E’ sicuramente questa un’affermazione molto grave, che, se vera, come sembra, vuol dire che al suo vertice il parroco si sarebbe posto non come un ministro, come un servitore, ma come un leader carismatico, una figura di vitale importanza per la sopravvivenza della parrocchia stessa e, quindi, quel parroco ha rinunciato ad essere un ministro di Cristo, in quanto presenta se stesso come colui che garantisce coesione, continuità ed ordine interno, al pari di un abate benedettino che detta le sue norme e distribuisce scapolari.

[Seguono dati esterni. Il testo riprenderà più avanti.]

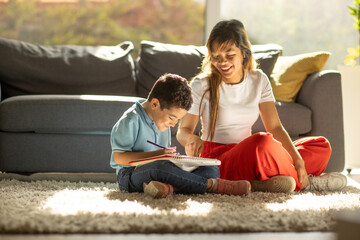 Boy sitting on a carpet with his mother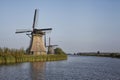 Several stone brick Dutch windmills at Kinderdijk, an UNESCO world heritage site Royalty Free Stock Photo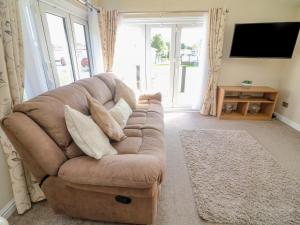 ein Wohnzimmer mit einem braunen Sofa und einem TV in der Unterkunft Number 15 in Carnforth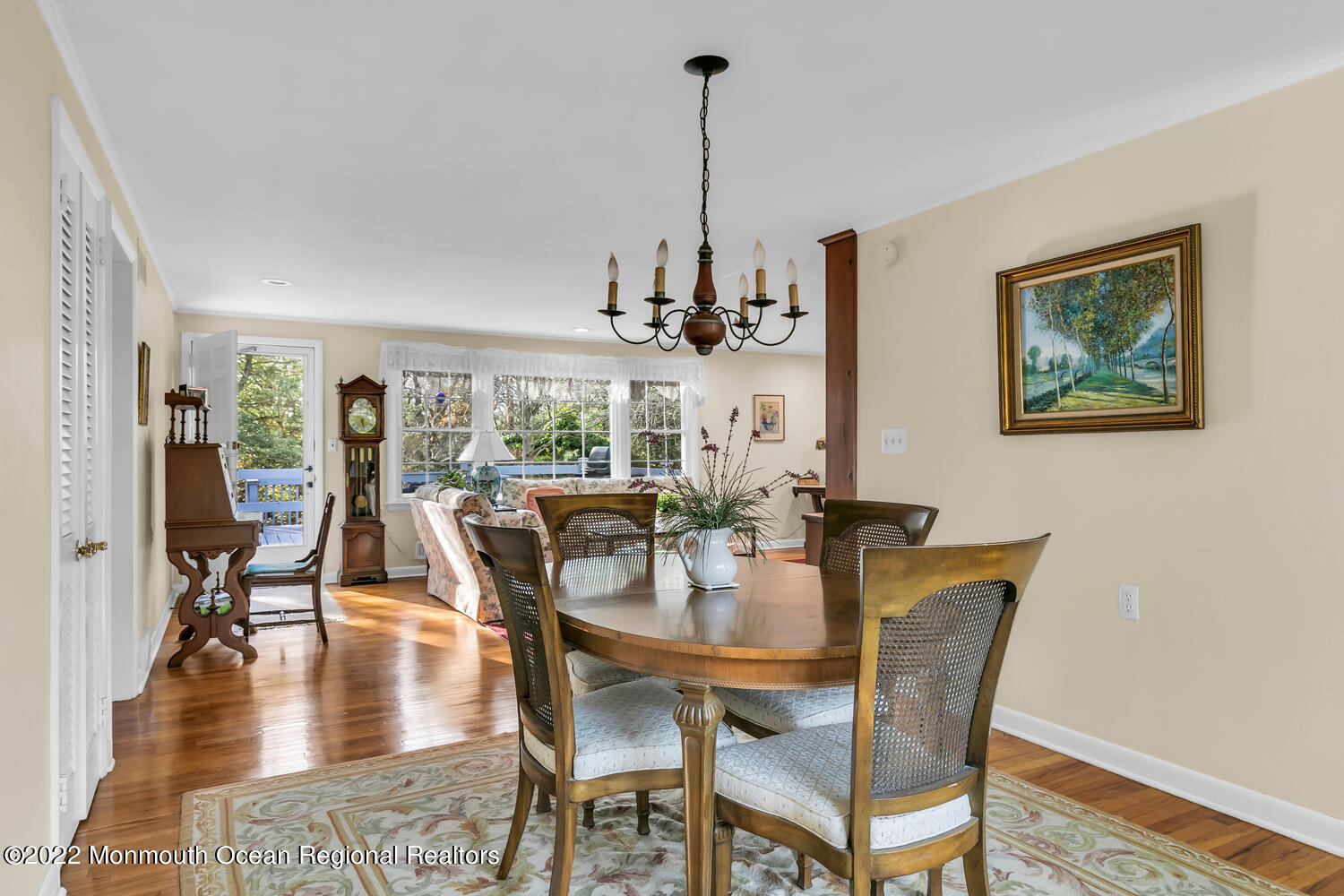 1207 Pond Road Spring Lake Heights, NJ 07762 - Photo 1 of 28 a view of a dining room with furniture window and wooden floor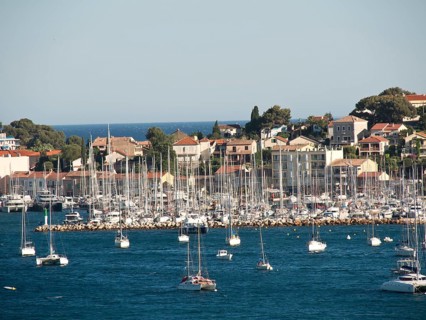 Overview of a marina with many sailing boats lying in front of a coastal town and a blue sky, la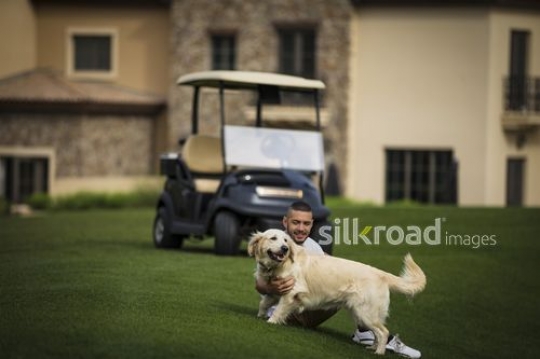 Arab man sitting on the grass playing with the dog|-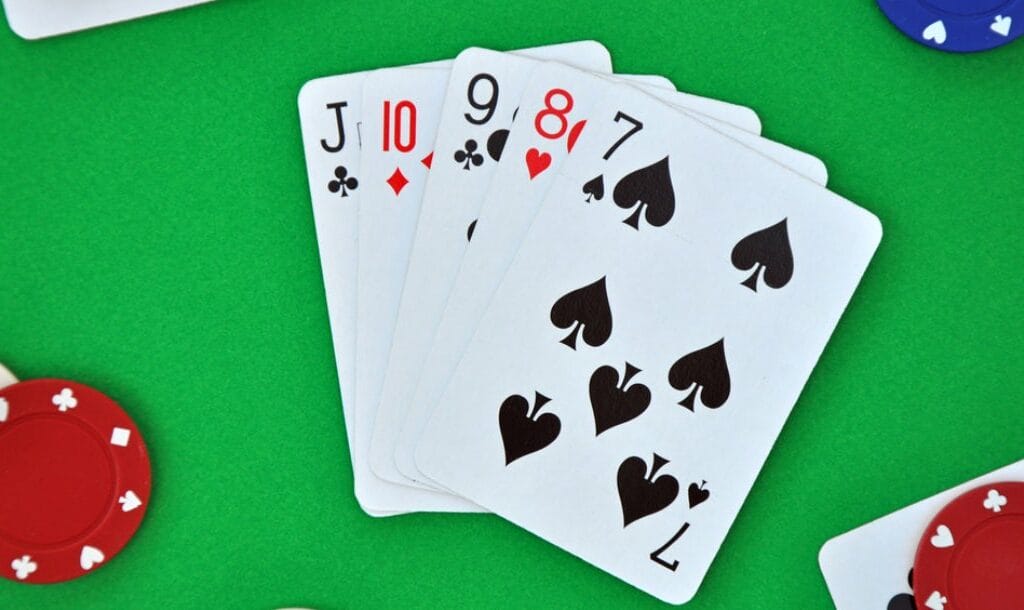 A straight from jack down to seven on a poker table with chips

Tutta la sua attività parrocchiale, sarebbe, quindi, una pastorale camuffata, come descritta nell’email che non ho citato nella sua completezza, consistente nel solo impegno per organizzare all’interno della parrocchia attraverso il principio del “divide et impera” gruppi parrocchiali, associazioni, giornate di festa, fatte spesso di “sacramentali” non previsti, pizzate e gozzoviglie, per celebrare eventi, primi fra tutti i suoi compleanni, gli onomastici, l’anniversario dell’ordinazione, che sono accompagnati sempre da video, foto che affollano tutta la Rete, in cui egli manifesta il suo narcisismo.
E’ comprensibile che, nei siti e nei social la parrocchia o la setta (a questo punto possiamo farli diventare sinonimi) viene presentata, dal parroco, come una realtà veramente accogliente, aperta, capace di offrire serenità, sicurezza e protezione: un’organizzazione in grado di fornire tutte le risposte che religiosamente si vanno cercando, ma non è così e lo sanno quei pochi fedeli che la frequentano.
Essa, per loro, rimane soltanto – diciamolo chiaramente – un luogo di culto e non un’autentica “comunità di fedeli, di apertura e accoglienza, di servizio e risposta a domande e bisogni, luogo privilegiato dove si mettono insieme i propri doni, dove si condivide ciò che si è e ciò che si può dare, dove si diventa dono, dove si diventa segno di Cristo”.
In sintesi, il parroco, come considerato dal mittente dell’email è un grande manipolatore e la manipolazione mentale da lui operata esercita sui fedeli un dominio dispotico, molto distante dall’ umiltà che vuol dire servizio, vuol dire lasciare spazio a Dio, spogliandosi di sé stessi, “svuotandosi”, come dice la Scrittura. Papa Francesco ricorda a tutti che c’è una strada «contraria» a quella di Cristo: la mondanità.